I think using varlink would be the best.
Thank you for your opinions. Varlink seems to be a good fit so far. But i am sorry to say: it almost feels like having a daemon :-)
Sometimes i face some strange deadlock situations when accessing a container immediately after creating and starting it (all done in the same varlink session).
I will try to get a reproducable test to file a bug. I am pretty sure it happens when GetContainer is used but less often while inspecting a container and almost never when using a simple PS. The deadlock is only solvable by killing/restarting the systemd-podman also another interactively used podman locks up in this situation.
Would be very interested to look at that if you can get us a reproducer - deadlocks are high priority to fix
@yishan-lin @mheon @towe75 What is the latest on this issue?
We've tracked the mentioned deadlock into c/storage. I believe @baude is still debugging.
Well, coming back to the actual topic of this issue: as stated, i built a varlink based prototype as POC.

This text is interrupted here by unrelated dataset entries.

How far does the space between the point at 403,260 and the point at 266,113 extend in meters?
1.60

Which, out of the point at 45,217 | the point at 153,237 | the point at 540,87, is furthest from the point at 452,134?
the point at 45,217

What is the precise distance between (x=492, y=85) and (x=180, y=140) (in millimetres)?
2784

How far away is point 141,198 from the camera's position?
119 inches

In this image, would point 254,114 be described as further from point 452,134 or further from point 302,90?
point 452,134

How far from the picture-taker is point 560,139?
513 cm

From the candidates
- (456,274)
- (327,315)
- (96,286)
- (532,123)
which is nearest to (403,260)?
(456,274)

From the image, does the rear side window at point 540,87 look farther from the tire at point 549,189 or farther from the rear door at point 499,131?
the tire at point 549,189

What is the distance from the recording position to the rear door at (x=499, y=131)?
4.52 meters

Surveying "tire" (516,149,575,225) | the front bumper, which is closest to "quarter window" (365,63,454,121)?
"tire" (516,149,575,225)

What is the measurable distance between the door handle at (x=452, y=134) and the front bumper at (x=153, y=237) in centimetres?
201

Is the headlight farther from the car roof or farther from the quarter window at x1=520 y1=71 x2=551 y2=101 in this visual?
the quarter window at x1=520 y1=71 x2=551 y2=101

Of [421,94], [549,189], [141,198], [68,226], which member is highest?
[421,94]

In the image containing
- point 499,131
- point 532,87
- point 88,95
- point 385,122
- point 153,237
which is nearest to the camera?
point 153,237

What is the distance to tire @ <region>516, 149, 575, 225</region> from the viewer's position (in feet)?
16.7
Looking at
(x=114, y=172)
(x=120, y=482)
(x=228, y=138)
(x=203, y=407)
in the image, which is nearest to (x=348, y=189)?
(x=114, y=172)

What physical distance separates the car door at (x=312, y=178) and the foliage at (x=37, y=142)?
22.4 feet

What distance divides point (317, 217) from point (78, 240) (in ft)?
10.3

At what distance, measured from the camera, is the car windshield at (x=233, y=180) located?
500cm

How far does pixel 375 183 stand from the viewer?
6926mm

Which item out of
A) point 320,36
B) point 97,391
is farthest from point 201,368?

Recently i spend a few hours and did the same thing without varlink, linking libpodman directly (using go 1.12, go.mod).
Although it works, development experience was rather bad. I had to dig a lot in libpod's source code to learn how things fit together. Also lack of "clickable" godoc.org reference felt strange. I understand that using podman as a library is not yet your first priority, so no offense here. Possibly a new facade layer with a simpler to use interface can improve the situation in a later version.
Overal, your varlink interface seems ATM to be the better fit in terms of effort and maintenance.
I might invest a bit more time and try to spawn a varlink podman directly from the plugin instead of poking the systemd managed socket, like mentioned above.
This issue had no activity for 30 days. In the absence of activity or the "do-not-close" label, the issue will be automatically closed within 7 days.
@mheon @baude What should we do with this one?
@rhatdan for sure it is not your primary goal to become fully nomad compatible. People will find this issue/thread even if it's closed and perhapts they stumble upon my POC. Also i plan to improve this plugin in my spare time, although i did not get a lot of feedback yet. A interesting experiment will be to map nomad groups to podman pods, in example.
To sumarize: i would close this issue.
Overal, your varlink interface seems ATM to be the better fit in terms of effort and maintenance.
This is rather ironic, and it was the same conclusion that I came to with podman-machine as well...
Most helpful comment
I published a systemd/varlink based proof of concept to https://github.com/pascomnet/nomad-driver-podman. There is of course no release yet but you can download the binary from the linked circleci build or just compile it yourself. Featureset is very limited but it's some start, also it lacks tests so far.